What the Data Reveals About Church Communication Today

Digital marketing media

By: Kenn Dixon, M.A., CDMP, APR

My PhD dissertation analysis across 25 Texas churches over 24 months revealed a clear pattern: churches are communicating, but not effectively—at least not if the goal is community engagement, attendance growth, and new disciples.

Below is the distilled story the data tells. The full published manuscript will be available in mid-2026. I will share the link when it is online. 🙂

1. Churches Are Posting Regularly—but Mostly to Themselves

Many churches believe frequency equals effectiveness.
But when the type of content is analyzed, the picture shifts dramatically.

Across the sample:

  • Most posts were internal.
  • Most livestream content was internal.
  • Most website updates were internal.
  • Most announcements were internal.

Only a small percentage of content targeted the community or spoke to their needs.
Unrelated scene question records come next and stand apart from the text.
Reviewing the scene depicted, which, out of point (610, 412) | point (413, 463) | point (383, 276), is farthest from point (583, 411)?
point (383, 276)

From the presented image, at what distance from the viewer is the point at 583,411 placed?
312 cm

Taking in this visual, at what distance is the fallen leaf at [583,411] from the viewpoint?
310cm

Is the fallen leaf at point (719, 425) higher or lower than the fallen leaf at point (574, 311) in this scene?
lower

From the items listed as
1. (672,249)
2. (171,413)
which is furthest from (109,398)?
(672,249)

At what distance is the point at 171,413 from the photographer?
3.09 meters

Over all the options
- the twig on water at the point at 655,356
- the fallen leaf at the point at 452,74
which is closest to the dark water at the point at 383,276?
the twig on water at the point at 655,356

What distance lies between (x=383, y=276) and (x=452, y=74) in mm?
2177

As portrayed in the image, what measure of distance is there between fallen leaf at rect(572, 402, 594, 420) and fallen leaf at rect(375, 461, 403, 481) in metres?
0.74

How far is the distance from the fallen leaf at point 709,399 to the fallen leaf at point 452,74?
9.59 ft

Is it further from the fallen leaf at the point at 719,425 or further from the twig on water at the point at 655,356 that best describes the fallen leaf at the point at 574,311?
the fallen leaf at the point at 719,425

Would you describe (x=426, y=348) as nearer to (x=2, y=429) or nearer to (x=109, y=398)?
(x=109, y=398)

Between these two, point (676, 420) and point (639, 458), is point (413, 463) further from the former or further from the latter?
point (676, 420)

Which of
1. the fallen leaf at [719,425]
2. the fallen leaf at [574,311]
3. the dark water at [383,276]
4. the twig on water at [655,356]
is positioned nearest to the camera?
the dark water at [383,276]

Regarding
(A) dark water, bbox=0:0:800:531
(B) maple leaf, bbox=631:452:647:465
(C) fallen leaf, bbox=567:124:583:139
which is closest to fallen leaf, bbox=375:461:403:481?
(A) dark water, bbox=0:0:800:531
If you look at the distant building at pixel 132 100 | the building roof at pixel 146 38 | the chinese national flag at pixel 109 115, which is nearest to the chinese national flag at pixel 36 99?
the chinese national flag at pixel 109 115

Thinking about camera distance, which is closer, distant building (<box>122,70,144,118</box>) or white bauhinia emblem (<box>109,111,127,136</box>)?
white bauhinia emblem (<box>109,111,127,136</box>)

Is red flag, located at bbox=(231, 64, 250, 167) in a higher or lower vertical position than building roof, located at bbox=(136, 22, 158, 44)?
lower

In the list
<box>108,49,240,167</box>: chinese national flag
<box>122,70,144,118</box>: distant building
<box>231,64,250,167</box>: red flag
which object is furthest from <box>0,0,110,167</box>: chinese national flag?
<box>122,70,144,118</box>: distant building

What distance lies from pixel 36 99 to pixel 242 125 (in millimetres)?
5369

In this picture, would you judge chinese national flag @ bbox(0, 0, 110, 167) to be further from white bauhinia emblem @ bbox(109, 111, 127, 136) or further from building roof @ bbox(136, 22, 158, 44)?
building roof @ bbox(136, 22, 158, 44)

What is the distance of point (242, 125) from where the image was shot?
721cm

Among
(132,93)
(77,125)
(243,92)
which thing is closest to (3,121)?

Internal Content Dominated Across Categories

Coded themes showed:

  • Worship/Spiritual Life – high frequency
  • Church Community (internal life) – high frequency
  • Administrative announcements – extremely high frequency
  • Event promotion – high frequency
  • Community service/outreach – lowest of all five categories

The irony is striking:
The content category with the most potential for external engagement was the least used.

2. Channel Count Matters—A Lot

One of the clearest findings:
Churches that used 3 or more communication channels consistently exhibited stronger engagement patterns.

Churches using only:

  • Facebook + pulpit announcements
  • or
  • A website + Sabbath livestream

…showed weaker community ties.

This aligns directly with Media Multiplexity Theory:

More channels = stronger relational ties.
Fewer channels = weaker ties.

3. Event Promotion Has Almost Zero Correlation With Baptisms

This is one of the most important insights for pastors and church leaders.

Data correlation tables revealed:

  • Event promotion posts did not significantly predict baptisms.
  • Outreach-themed content did not directly correlate with conversion rates.
  • Even worship-themed content had only moderate relational effects.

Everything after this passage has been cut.